Explosive carnivals, elaborate headdresses and infectious hip-shaking samba. Gaze up at the icons of Rio, walk through the colonial streets of Salvador and sip Caipirinhas on the tropical beaches of Bahia. From the skin-soaking spray of Iguazu Falls to the steamy depths of the Amazon rainforest, Brazil has some of South America’s most astounding sights, compelling culture and the richest biodiversity on the planet.
Curling beneath granite mountains, rimmed by sandy beaches and guarded by a statue of Christ the Redeemer, Rio is an iconic city where you can play volleyball at Copacabana or sip Caipirinhas on Ipanema Beach, climb Sugar Loaf Mountain or sway to samba all night long. Its colourful streets and fun-loving locals are always ready to party but for the biggest celebration of all, visit before Lent and join the Rio Carnival.
East of Rio is the trendy beach resort of Buzios, set on a peninsula and surrounded by islands. Travel south from Rio to the historic town of Paraty – flanked by jungle-clad mountains, it’s home to colonial houses and cobbled streets. From here you can sail out to a choice of tropical islands, including the beautiful car-free shores of Ilha Grande.
A vast web of waterways and rainforest that covers almost half of Brazil, every adventure-lover dreams of entering the Amazon. Explore incredible ecosystems on a two-day or week-long expedition and drift downriver in a boat while spotting caiman and pink river dolphin. Sling up a hammock and sleep on-board, or venture into the jungle and stay in an eco-lodge. Hike into the undergrowth and listen for the rumble of howler monkeys, or kayak down the backwaters and fish for piranha.
Once one of Latin America’s richest cities, the gritty town of Manaus is the gateway to the Brazilian Amazon and is a good place to soak up the local culture. Come here to stock up in the markets, fill up in the restaurants and get clued-up in the museums before disappearing into the jungle.
Coconut fringed beaches lick the shoreline, a string of colonial towns dot the coast and national parks sweep across its interior – it’s not hard to see why so many travellers love the northeast region of Bahia. Spend time in its chic beach resorts, explore the empty bays and visit sleepy villages, then head inland for mountain trekking and rock climbing, or go canoeing across the São Francisco Lakes.
Birthplace of Brazilian culture, the beachside Bahian capital of Salvador was once Brazil’s main city. With its concentration of colonial architecture and rich tradition of Afro-Caribbean music, its history as a 16th century slavery hub is apparent in the local culture. Today, this beautiful city is known for its wild festivals and delicious Bahian cuisine, as well as its safe swimming waters and soft white sands.

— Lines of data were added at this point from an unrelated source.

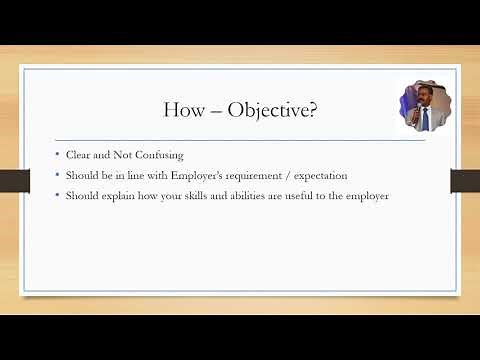 How – Objective?

• Clear and Not Confusing
• Should be in line with Employer's requirement / expectation
• Should explain how your skills and abilities are useful to the employer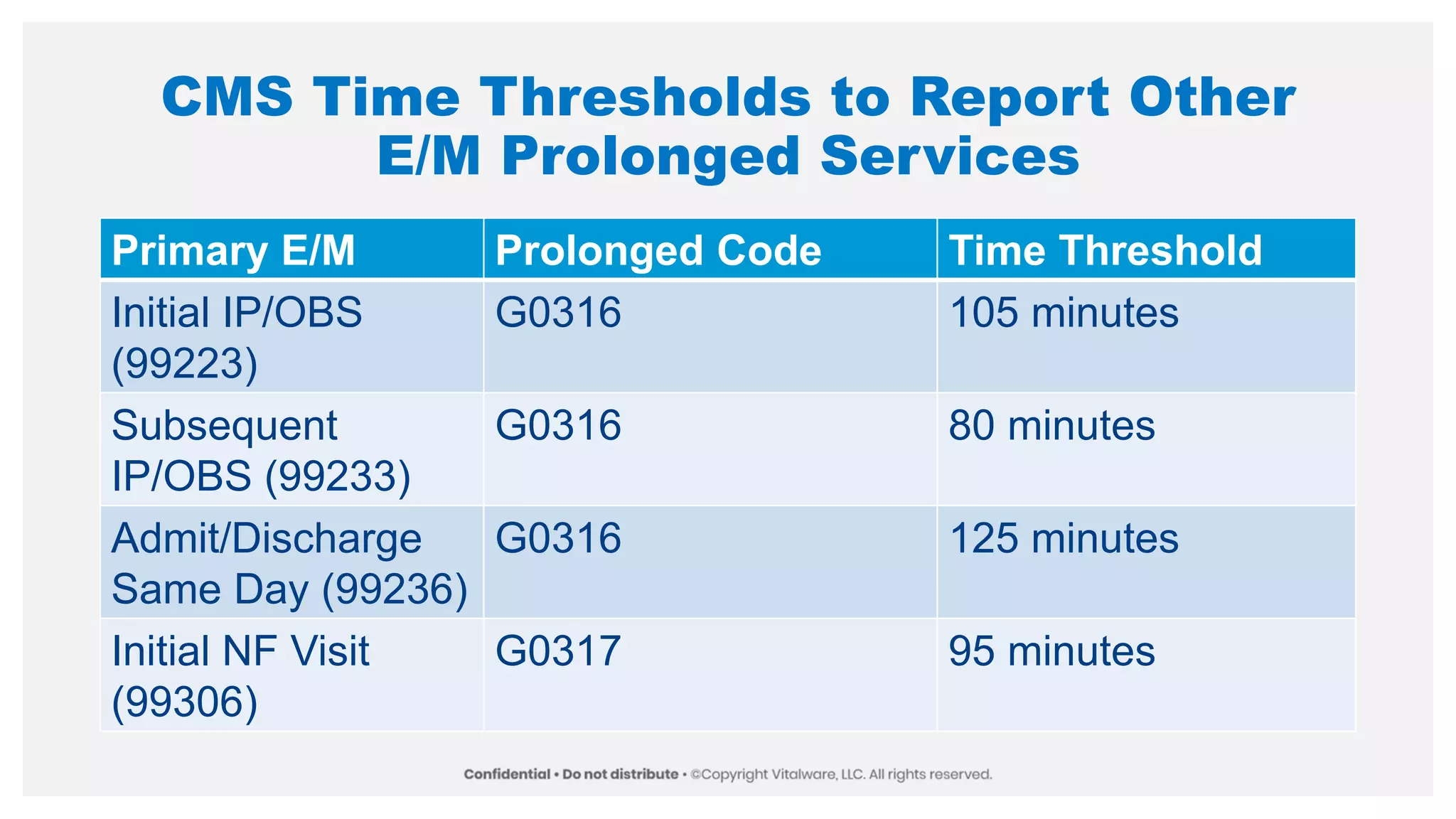 CMS Time Thresholds to Report Other E/M Prolonged Services

| Primary E/M | Prolonged Code | Time Threshold |
|---|---|---|
| Initial IP/OBS (99223) | G0316 | 105 minutes |
| Subsequent IP/OBS (99233) | G0316 | 80 minutes |
| Admit/Discharge Same Day (99236) | G0316 | 125 minutes |
| Initial NF Visit (99306) | G0317 | 95 minutes |

Confidential • Do not distribute • ©Copyright Vitalware, LLC. All rights reserved.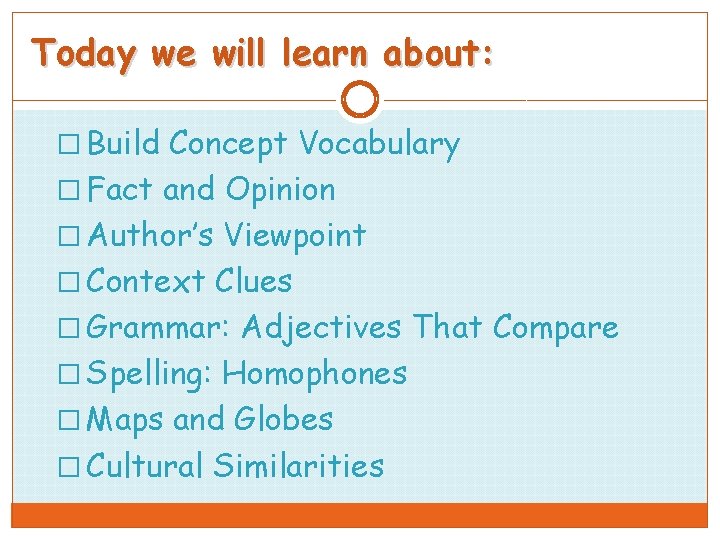 Today we will learn about:

□ Build Concept Vocabulary
□ Fact and Opinion
□ Author's Viewpoint
□ Context Clues
□ Grammar: Adjectives That Compare
□ Spelling: Homophones
□ Maps and Globes
□ Cultural Similarities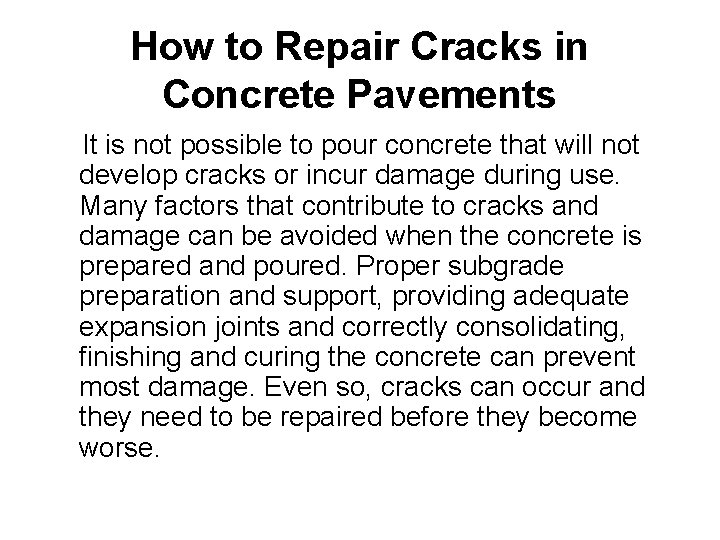 How to Repair Cracks in Concrete Pavements

It is not possible to pour concrete that will not develop cracks or incur damage during use. Many factors that contribute to cracks and damage can be avoided when the concrete is prepared and poured. Proper subgrade preparation and support, providing adequate expansion joints and correctly consolidating, finishing and curing the concrete can prevent most damage. Even so, cracks can occur and they need to be repaired before they become worse.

Shared between Argentina, Paraguay and Brazil, 275 waterfalls cascade over the Paraná Plateau and plunge 80-metres into the Iguazuu River. The Brazil side gives the best panoramas and a dramatic perspective of Devil´s Throat (the largest fall), so have your camera at the ready. If you nip across to the Argentinian side it’s best to put your camera away, as you’re likely to get drenched in the spray.
To access the falls, journey to Brazil’s far south or fly into Foz do Iguaçu – the nearest city and main tourist hub for trips to Iguazu National Park. Choose between helicopter rides, rafting trips or walking out along the viewing decks, and visit between December and March to experience the fullest flow, or come in July and August for the best weather and beautiful blue skies.